La librairie Filigranes a renvoyé à l’éditeur le pamphlet douteux de Richard Millet

Marc Filipson, fondateur et patron de Filigranes, refuse de vendre dans sa librairie le dernier livre de Richard Millet Langue fantôme, éloge littéraire d’Anders Breivik. Il nous explique les raisons de son choix.

Pourquoi avez-vous décidé de ne pas vendre le dernier livre polémique de Richard Millet dans votre librairie ? J’ai réagi comme un père l’aurait fait, et non pas comme un commerçant. Richard Millet, un ponte de l’édition parisienne, prix Goncourt par ailleurs, publie chaque années son journal. Jamais je n’ai refusé de le vendre, alors qu’il tient parfois des propos racistes et xénophobes. Mais avec son dernier livre, Langue fantôme – éloge littéraire d’Anders Breivik, il va encore plus loin : il exploite l’affaire Breivik pour nous raconter que tuer 77 enfants relève de la littérature ! Cela m’a tellement choqué que j’ai fait savoir sur Facebook que je pratique l’autocensure, ce que je n’ai jamais fait en plus de 29 ans de librairie.
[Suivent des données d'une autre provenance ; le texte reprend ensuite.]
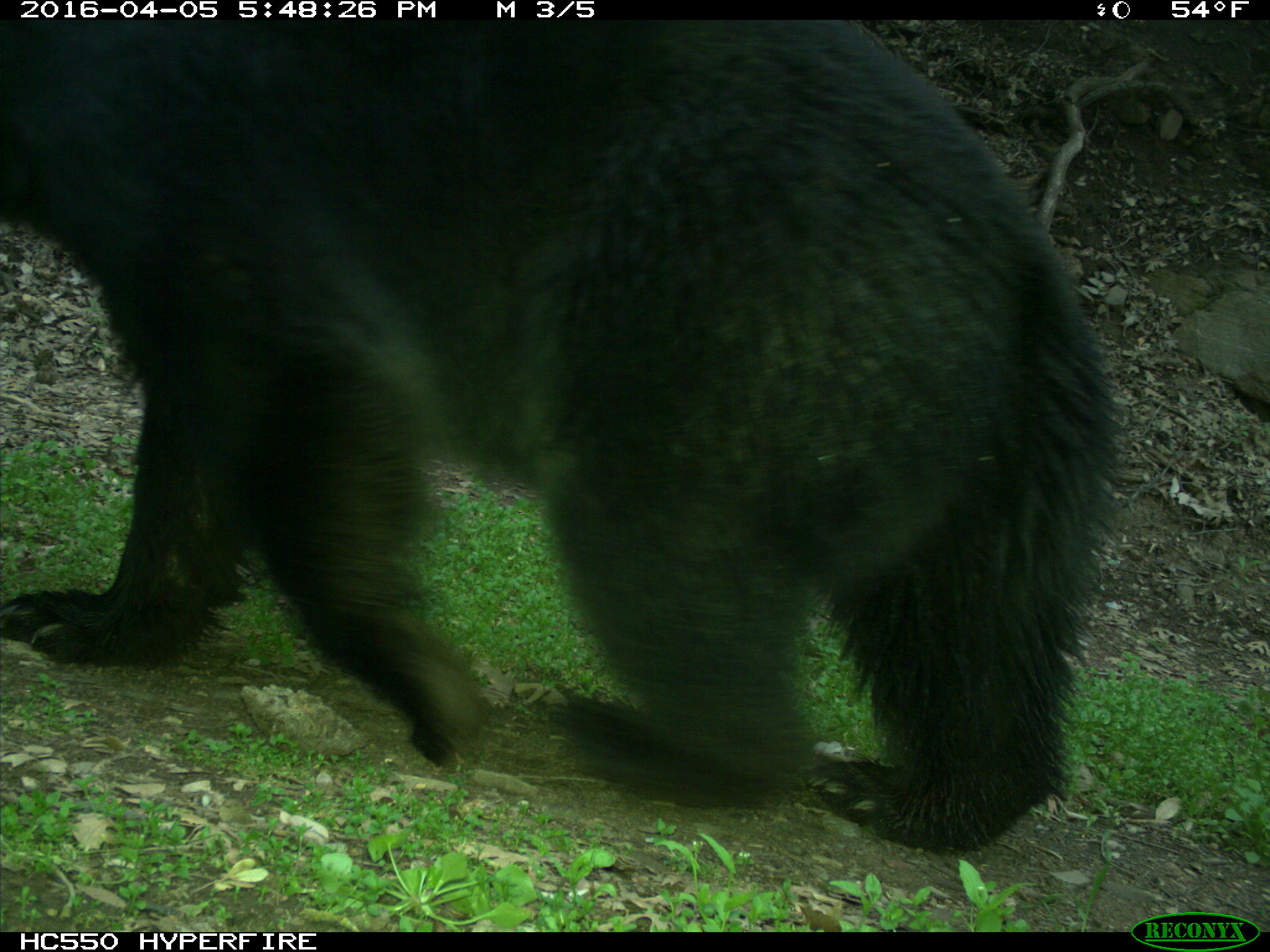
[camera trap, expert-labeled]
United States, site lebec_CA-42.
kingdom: Animalia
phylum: Chordata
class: Mammalia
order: Carnivora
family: Ursidae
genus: Ursus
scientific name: Ursus americanus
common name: american black bear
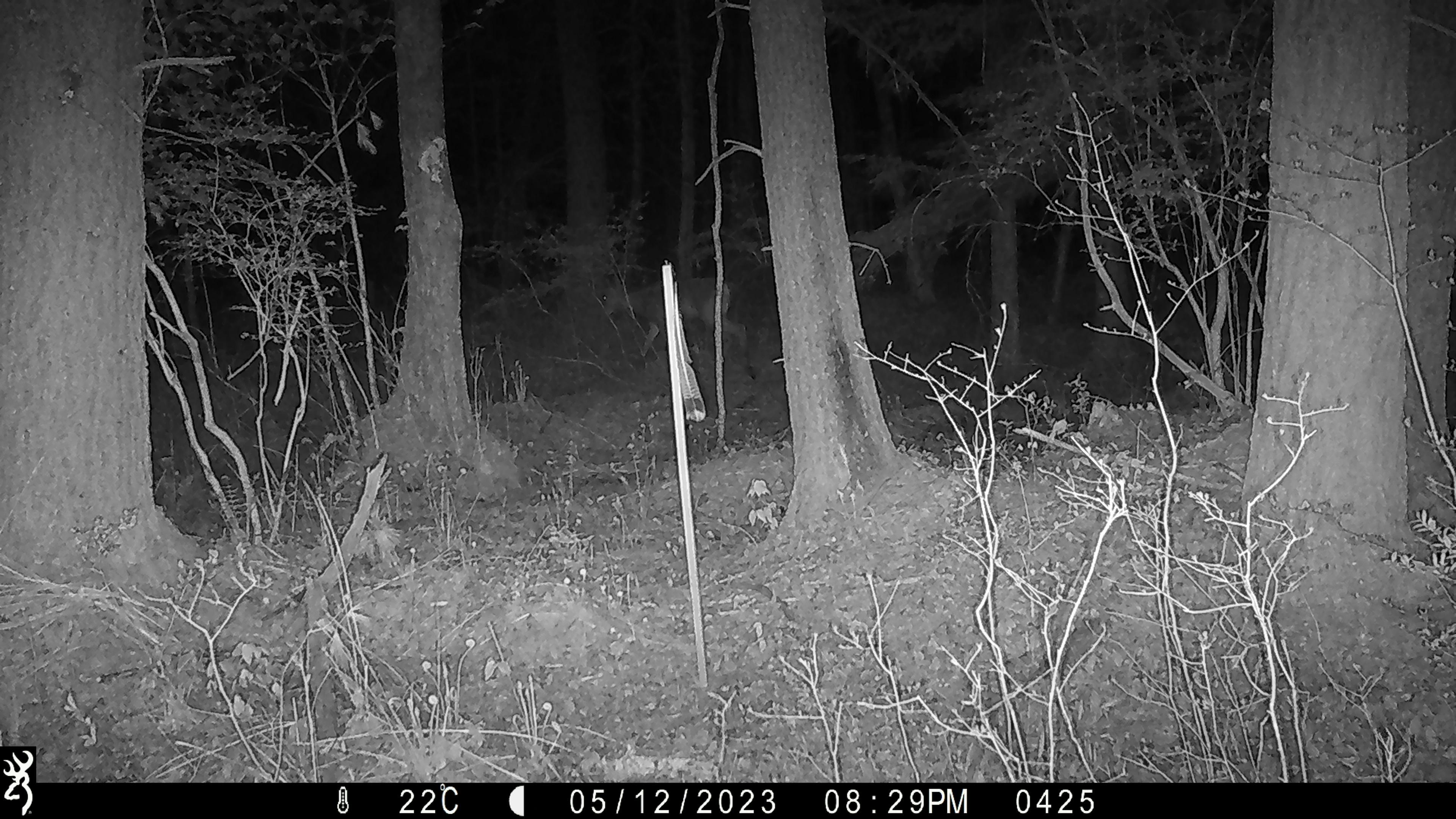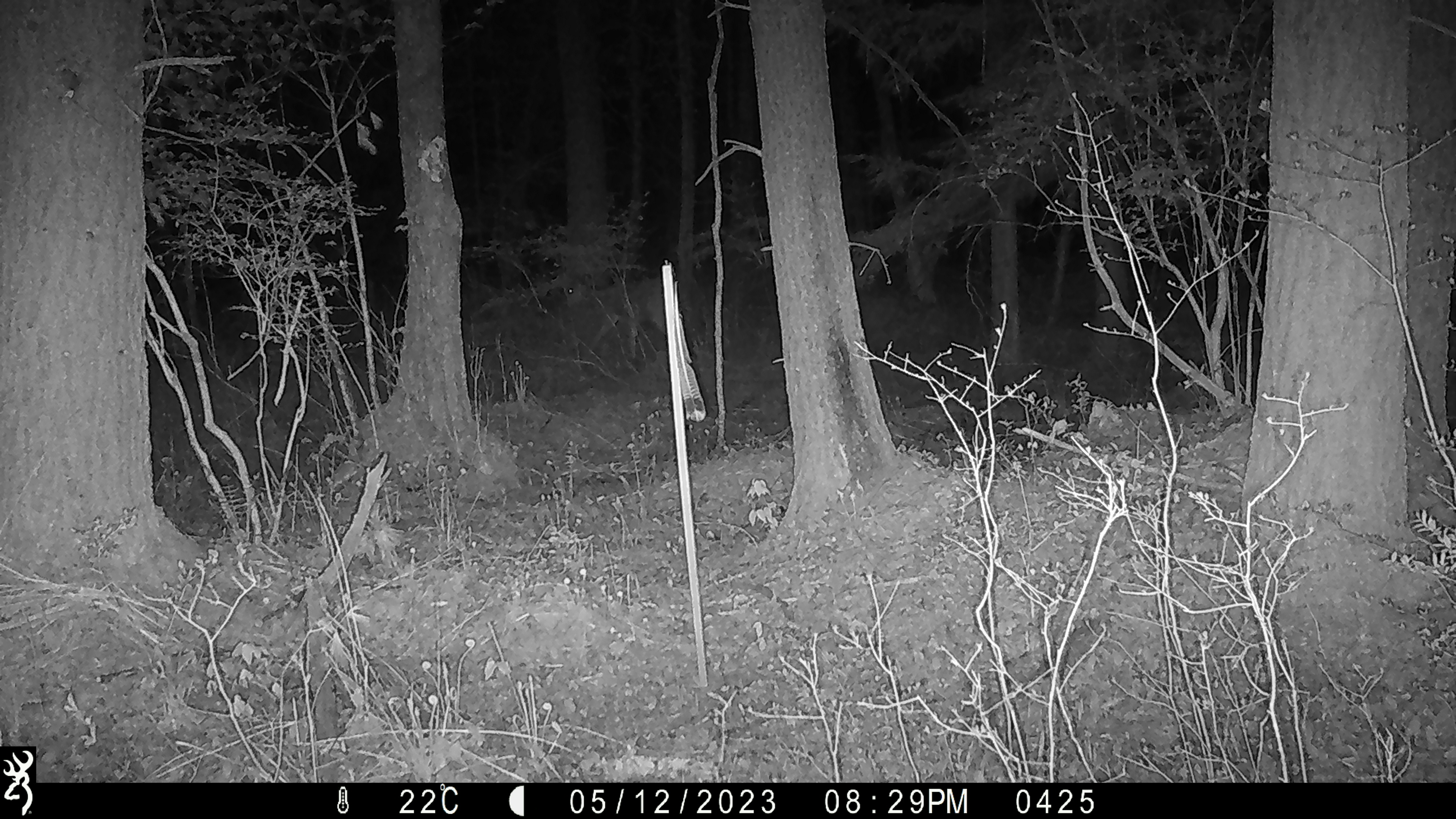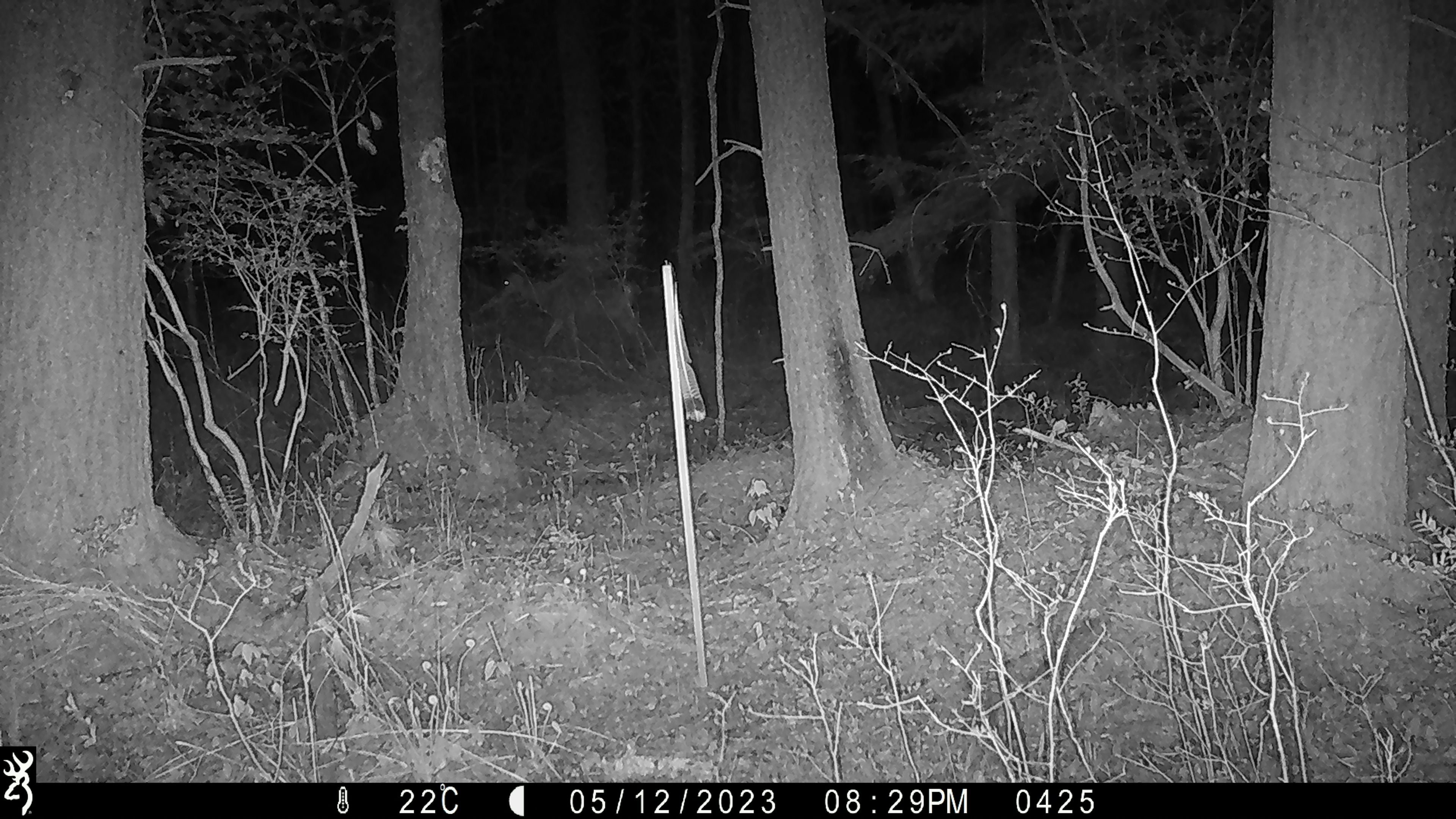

Votre décision a-t-elle suscité des réactions ? Oui. Plus de 100 personnes ont partagé le post sur Facebook et beaucoup de gens me soutiennent, même si certains contestent mon choix. Ils me disent que je n’ai pas le droit d’empêcher les gens de lire un livre, et qu’ils iront l’acheter ailleurs. Ils ont raison, mais je n’ai jamais empêché quiconque de le lire. J’offre même la possibilité de l’acheter en version numérique et, je le vends au prix coûtant. Je ne veux pas gagner le moindre centime avec un livre pareil.

Vous ne considérez donc pas organiser une forme de censure ? Absolument pas. Tous ceux qui me critiquent sur Facebook ont un ordinateur. Ils peuvent donc le commander numériquement. Et ceux qui souhaitent l’acheter en version papier peuvent le commander. Le problème qui s’est posé est le suivant : le distributeur m’a contraint de le prendre. Ils m’ont envoyé un seul exemplaire ! J’en aurais reçu mille, je les aurais aussi renvoyés à l’expéditeur. Mais le droit à la lecture, je le laisse à tous et à toutes. Certains ont même parlé d’autodafé. Et j’ai pu lire des propos antisémites laissant entendre que les Juifs font la loi !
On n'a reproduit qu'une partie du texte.